Records from a data source:

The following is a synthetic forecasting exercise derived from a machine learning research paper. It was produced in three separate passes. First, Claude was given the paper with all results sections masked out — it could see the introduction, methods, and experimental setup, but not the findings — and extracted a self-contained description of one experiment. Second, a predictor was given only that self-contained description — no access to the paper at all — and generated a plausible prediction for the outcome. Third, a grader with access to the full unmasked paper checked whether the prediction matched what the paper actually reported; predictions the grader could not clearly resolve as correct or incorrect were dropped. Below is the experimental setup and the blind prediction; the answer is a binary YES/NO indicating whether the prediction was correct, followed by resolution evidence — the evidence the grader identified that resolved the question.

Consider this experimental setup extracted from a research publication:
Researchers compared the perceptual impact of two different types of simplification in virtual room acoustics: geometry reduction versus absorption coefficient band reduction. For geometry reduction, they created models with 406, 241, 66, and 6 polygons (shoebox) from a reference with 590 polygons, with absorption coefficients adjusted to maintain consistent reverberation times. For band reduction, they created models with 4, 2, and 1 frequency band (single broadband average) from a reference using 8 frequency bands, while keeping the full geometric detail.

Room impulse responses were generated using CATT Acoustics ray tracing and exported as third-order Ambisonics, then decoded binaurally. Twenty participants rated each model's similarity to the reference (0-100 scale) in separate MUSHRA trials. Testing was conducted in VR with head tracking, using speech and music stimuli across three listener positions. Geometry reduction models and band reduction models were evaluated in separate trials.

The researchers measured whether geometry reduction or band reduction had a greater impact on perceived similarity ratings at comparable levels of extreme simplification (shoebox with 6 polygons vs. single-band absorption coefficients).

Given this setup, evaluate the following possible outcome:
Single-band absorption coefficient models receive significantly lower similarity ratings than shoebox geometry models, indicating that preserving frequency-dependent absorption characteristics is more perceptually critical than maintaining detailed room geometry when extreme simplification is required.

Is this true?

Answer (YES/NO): NO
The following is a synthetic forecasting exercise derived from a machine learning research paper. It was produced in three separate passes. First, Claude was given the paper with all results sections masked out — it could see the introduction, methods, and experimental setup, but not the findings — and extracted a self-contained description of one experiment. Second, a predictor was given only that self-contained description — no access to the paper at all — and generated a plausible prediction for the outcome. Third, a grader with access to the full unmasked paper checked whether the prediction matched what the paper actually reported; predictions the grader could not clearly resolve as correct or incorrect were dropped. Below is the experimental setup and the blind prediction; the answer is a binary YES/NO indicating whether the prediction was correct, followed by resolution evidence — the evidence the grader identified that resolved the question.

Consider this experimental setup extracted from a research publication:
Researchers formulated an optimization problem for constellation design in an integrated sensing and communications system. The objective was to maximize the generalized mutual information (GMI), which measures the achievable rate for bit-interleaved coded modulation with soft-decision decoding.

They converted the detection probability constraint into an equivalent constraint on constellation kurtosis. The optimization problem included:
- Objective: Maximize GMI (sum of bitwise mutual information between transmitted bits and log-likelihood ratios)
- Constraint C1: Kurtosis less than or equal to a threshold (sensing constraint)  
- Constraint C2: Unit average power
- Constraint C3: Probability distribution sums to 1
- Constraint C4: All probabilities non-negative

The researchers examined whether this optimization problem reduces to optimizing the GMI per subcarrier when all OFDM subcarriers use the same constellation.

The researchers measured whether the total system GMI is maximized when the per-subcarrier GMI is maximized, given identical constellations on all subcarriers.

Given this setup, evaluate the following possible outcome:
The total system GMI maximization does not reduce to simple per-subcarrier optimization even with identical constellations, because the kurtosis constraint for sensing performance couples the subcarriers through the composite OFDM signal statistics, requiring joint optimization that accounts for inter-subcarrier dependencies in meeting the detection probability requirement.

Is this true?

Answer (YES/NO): NO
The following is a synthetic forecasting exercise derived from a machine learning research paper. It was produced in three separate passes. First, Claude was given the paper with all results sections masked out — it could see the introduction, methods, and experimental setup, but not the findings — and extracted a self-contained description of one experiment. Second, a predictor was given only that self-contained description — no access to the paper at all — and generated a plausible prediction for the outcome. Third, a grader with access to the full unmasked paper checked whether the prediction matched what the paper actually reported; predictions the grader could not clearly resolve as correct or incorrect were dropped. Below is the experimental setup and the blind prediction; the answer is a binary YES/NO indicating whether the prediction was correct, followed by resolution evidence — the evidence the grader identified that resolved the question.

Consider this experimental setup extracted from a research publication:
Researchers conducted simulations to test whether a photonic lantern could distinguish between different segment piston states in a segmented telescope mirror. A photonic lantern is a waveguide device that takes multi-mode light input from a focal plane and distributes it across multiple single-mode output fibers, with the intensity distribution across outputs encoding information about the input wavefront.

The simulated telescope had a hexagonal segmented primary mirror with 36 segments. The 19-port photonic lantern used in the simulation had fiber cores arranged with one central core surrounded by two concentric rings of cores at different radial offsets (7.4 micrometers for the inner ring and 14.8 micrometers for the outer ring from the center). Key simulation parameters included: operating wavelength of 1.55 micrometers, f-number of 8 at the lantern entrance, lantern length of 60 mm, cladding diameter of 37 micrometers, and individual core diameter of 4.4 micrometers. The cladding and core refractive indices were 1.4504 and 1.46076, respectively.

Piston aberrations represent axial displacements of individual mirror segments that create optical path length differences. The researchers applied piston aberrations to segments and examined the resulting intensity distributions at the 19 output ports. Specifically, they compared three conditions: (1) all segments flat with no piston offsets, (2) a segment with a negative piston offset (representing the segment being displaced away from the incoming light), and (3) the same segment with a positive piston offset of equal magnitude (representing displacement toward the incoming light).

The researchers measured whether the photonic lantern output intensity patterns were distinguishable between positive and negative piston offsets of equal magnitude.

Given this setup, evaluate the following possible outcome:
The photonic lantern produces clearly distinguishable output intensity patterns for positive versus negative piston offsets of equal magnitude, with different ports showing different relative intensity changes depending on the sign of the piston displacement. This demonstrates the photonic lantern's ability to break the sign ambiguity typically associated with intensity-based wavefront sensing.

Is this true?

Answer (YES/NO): YES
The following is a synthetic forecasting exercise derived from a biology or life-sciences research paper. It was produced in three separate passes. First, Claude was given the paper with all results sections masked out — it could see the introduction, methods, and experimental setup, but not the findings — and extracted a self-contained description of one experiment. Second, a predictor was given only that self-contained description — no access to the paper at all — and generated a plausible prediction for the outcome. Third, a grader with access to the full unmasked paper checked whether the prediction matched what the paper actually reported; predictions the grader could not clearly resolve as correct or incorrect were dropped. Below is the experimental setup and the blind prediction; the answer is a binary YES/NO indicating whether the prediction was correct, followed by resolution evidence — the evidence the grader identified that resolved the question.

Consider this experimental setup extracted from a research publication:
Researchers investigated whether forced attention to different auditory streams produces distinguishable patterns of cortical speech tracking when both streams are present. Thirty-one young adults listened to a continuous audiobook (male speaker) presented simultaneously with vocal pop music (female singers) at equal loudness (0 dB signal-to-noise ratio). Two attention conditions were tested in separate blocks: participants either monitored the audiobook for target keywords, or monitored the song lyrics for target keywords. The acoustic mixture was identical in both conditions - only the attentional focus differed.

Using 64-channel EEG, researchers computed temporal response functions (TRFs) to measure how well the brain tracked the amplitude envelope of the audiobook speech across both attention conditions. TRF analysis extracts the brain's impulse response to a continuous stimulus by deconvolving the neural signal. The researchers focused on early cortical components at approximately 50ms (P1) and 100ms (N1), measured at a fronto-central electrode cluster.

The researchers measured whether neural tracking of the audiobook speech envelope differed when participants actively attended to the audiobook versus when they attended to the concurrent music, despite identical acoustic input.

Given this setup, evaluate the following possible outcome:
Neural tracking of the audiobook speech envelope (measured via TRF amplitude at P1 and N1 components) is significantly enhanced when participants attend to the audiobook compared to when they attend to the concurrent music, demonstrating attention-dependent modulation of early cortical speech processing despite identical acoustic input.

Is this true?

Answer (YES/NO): NO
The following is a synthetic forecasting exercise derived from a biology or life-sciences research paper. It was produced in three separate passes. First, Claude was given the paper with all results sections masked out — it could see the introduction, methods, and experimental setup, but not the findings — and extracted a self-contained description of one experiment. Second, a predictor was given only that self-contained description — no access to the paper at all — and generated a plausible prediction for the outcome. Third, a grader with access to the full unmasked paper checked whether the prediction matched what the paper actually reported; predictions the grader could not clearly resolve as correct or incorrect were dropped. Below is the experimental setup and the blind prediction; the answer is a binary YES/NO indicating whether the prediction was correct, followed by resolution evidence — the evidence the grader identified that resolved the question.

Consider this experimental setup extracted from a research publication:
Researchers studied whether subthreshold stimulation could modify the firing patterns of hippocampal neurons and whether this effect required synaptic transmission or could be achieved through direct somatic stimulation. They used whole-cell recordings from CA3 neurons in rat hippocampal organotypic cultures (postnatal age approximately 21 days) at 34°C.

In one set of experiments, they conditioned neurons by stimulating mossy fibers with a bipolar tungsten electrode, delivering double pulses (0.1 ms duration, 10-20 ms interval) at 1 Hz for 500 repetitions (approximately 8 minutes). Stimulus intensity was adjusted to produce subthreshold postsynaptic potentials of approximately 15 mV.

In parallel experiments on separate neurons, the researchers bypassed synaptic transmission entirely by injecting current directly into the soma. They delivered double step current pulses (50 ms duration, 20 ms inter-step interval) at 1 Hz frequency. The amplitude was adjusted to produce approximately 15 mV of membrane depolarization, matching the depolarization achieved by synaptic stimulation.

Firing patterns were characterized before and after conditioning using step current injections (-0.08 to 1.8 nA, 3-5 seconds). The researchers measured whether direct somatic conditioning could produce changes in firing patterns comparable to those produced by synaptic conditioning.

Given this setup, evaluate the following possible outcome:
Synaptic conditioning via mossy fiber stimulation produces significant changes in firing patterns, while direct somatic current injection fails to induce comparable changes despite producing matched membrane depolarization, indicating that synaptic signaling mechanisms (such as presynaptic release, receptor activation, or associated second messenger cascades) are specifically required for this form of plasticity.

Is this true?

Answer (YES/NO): NO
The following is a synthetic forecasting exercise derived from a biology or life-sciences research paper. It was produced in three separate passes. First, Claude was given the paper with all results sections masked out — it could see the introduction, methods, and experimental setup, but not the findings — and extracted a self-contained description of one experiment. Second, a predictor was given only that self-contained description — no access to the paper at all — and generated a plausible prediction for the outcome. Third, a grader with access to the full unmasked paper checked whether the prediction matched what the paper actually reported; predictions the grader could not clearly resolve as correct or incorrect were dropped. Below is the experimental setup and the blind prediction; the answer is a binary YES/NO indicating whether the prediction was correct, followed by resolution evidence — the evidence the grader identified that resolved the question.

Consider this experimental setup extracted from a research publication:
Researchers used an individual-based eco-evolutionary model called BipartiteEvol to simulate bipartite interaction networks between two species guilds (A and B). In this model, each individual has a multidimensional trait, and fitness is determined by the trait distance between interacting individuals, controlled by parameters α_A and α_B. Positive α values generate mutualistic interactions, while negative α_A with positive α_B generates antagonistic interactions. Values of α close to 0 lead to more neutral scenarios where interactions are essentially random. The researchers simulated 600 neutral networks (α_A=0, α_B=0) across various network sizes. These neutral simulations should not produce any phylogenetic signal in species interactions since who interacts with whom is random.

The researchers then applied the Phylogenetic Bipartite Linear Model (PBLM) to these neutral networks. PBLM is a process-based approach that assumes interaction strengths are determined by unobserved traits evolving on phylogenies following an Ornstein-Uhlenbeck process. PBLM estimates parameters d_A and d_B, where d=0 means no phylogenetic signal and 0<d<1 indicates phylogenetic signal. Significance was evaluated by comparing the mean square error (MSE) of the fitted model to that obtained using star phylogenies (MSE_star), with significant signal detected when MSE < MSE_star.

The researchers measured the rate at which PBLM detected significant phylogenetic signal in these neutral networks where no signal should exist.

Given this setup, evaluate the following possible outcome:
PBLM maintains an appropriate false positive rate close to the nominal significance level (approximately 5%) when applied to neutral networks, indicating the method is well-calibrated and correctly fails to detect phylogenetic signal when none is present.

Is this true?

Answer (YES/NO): NO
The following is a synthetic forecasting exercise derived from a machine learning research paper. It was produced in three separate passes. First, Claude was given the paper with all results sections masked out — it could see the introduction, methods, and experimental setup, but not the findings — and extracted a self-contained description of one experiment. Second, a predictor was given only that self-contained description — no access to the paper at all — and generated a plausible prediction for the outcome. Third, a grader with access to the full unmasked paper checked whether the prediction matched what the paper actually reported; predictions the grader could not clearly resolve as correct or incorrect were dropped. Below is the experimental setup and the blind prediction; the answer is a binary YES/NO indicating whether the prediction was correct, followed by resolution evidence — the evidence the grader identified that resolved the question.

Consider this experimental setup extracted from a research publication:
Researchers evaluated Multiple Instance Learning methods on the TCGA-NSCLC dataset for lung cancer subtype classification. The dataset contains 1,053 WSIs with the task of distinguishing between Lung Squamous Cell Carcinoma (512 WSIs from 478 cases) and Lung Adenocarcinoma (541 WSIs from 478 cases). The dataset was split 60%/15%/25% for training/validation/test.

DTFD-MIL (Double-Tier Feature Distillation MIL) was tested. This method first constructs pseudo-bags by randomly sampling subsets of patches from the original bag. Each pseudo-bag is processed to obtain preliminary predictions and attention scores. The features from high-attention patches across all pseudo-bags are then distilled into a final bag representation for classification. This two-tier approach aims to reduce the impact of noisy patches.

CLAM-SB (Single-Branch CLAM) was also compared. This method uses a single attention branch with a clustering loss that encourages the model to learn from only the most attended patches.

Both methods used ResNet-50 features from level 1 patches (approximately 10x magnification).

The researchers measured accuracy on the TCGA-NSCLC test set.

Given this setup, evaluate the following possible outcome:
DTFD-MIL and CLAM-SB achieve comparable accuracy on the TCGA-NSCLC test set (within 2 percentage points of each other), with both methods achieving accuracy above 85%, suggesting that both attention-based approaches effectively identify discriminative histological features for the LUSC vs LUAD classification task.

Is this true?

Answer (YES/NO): NO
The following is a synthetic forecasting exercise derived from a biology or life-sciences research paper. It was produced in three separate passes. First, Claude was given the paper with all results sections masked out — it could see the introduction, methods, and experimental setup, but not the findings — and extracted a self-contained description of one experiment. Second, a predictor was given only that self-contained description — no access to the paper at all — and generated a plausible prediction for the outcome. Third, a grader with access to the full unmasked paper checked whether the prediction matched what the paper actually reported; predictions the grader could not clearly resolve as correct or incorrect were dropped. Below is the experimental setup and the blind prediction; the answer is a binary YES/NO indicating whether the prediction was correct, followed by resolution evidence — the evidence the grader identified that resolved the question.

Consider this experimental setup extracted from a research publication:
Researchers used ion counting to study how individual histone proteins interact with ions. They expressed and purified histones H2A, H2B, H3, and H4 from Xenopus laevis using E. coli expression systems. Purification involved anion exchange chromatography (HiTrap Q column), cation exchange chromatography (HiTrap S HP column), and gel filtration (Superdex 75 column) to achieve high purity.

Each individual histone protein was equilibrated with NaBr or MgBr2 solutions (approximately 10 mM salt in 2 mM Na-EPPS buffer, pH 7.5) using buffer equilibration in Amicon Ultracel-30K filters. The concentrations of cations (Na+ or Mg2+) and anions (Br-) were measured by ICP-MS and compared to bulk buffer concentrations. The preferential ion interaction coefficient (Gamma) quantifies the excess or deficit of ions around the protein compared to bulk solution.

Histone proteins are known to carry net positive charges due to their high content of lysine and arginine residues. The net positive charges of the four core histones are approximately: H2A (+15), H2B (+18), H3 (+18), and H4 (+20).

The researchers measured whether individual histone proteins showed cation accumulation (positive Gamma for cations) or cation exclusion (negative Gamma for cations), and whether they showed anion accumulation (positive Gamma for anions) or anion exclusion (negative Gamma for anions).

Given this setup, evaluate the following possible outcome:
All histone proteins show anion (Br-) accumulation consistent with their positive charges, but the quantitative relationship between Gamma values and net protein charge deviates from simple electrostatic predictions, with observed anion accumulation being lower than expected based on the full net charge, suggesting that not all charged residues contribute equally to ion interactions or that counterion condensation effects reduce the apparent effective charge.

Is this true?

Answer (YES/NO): NO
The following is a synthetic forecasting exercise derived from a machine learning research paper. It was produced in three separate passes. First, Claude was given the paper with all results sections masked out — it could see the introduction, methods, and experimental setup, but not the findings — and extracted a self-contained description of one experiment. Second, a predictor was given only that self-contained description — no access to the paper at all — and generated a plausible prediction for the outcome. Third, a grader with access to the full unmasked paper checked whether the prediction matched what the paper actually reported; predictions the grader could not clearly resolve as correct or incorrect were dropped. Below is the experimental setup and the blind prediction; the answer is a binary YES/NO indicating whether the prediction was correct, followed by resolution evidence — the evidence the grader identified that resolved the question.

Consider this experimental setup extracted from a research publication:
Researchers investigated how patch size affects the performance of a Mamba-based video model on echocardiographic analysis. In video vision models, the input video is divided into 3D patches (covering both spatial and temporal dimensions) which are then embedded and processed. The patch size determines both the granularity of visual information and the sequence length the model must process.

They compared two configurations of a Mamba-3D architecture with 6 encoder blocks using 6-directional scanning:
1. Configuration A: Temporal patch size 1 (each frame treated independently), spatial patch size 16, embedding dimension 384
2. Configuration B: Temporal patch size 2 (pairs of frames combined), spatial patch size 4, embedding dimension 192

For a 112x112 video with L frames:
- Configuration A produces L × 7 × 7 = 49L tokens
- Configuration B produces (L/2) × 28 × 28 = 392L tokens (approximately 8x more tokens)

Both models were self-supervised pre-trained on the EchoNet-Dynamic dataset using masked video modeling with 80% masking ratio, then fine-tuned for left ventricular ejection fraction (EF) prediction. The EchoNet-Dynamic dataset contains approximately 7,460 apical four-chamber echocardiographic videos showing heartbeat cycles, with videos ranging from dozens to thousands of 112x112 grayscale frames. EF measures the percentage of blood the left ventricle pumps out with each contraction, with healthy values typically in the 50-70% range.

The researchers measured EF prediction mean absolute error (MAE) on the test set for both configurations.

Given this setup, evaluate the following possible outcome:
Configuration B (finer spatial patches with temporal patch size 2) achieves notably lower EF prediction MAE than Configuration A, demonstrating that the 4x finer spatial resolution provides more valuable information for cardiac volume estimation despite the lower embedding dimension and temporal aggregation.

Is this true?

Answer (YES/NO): YES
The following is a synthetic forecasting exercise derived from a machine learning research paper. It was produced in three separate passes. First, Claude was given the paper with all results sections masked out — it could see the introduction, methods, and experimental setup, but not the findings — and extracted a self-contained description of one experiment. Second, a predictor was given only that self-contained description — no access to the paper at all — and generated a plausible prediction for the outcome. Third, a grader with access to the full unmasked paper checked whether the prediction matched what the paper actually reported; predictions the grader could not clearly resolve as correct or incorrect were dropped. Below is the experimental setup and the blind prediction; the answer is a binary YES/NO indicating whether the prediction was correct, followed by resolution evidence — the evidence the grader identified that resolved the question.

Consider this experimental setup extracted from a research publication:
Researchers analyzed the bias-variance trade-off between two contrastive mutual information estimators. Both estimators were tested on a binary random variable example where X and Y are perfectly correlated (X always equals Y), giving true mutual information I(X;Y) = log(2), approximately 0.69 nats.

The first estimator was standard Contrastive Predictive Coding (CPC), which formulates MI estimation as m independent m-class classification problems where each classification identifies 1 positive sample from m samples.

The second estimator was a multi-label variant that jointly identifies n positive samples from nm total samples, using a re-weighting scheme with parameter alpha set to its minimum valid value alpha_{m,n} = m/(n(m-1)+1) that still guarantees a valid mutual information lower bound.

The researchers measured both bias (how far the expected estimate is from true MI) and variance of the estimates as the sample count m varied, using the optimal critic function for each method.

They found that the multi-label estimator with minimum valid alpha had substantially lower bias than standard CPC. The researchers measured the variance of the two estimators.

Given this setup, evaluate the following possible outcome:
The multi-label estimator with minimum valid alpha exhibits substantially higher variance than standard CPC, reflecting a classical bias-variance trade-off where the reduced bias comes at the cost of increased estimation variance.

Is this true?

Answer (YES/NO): NO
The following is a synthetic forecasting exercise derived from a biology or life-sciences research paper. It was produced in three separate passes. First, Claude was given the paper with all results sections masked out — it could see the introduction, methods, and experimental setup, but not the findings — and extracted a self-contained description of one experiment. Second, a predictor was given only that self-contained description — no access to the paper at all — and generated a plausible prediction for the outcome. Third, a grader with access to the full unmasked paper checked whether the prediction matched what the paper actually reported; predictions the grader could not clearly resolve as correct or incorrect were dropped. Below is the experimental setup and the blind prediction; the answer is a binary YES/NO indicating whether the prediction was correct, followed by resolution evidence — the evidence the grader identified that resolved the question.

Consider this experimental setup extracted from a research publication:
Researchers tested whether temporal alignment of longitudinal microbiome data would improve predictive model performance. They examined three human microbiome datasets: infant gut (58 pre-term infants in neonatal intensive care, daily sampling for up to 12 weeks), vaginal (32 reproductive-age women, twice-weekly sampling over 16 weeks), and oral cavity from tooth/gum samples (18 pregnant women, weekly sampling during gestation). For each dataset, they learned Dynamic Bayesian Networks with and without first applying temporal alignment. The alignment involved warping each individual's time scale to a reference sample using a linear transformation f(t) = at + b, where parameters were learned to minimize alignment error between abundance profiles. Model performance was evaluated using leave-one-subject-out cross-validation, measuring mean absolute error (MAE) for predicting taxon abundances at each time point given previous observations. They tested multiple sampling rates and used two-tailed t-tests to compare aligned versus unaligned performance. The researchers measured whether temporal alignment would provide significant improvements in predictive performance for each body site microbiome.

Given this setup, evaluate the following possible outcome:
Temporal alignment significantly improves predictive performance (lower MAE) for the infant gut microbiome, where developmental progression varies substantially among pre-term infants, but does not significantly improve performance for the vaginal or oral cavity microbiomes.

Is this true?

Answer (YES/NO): NO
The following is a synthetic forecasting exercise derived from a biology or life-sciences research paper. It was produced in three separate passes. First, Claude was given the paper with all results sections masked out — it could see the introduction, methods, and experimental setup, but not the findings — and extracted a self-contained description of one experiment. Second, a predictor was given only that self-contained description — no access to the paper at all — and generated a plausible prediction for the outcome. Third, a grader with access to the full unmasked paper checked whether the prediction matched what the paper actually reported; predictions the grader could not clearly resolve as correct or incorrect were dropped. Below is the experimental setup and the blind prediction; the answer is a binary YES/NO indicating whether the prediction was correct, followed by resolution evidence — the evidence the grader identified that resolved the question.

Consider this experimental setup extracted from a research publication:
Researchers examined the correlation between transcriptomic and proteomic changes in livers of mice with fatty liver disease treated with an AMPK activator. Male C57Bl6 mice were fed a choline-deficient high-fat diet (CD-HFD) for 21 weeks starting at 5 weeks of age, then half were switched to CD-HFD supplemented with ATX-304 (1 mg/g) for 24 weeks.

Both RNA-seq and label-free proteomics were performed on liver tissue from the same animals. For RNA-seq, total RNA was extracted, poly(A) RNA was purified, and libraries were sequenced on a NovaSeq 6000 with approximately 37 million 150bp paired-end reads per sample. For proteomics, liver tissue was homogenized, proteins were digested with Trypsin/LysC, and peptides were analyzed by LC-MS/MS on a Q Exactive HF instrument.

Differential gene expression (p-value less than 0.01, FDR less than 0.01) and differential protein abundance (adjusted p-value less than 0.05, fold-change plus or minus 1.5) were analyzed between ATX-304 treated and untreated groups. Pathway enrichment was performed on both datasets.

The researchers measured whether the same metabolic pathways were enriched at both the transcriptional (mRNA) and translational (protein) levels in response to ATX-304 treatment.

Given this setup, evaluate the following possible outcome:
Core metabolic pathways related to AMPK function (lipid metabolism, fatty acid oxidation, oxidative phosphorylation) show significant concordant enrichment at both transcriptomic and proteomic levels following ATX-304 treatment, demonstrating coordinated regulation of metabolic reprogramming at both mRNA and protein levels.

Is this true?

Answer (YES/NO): NO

* **ACTIVITY**: Considering the records above, how many lines hold "mRNA"? Please answer with only the number.

* **SOLUTION TO THIS TASK**: 2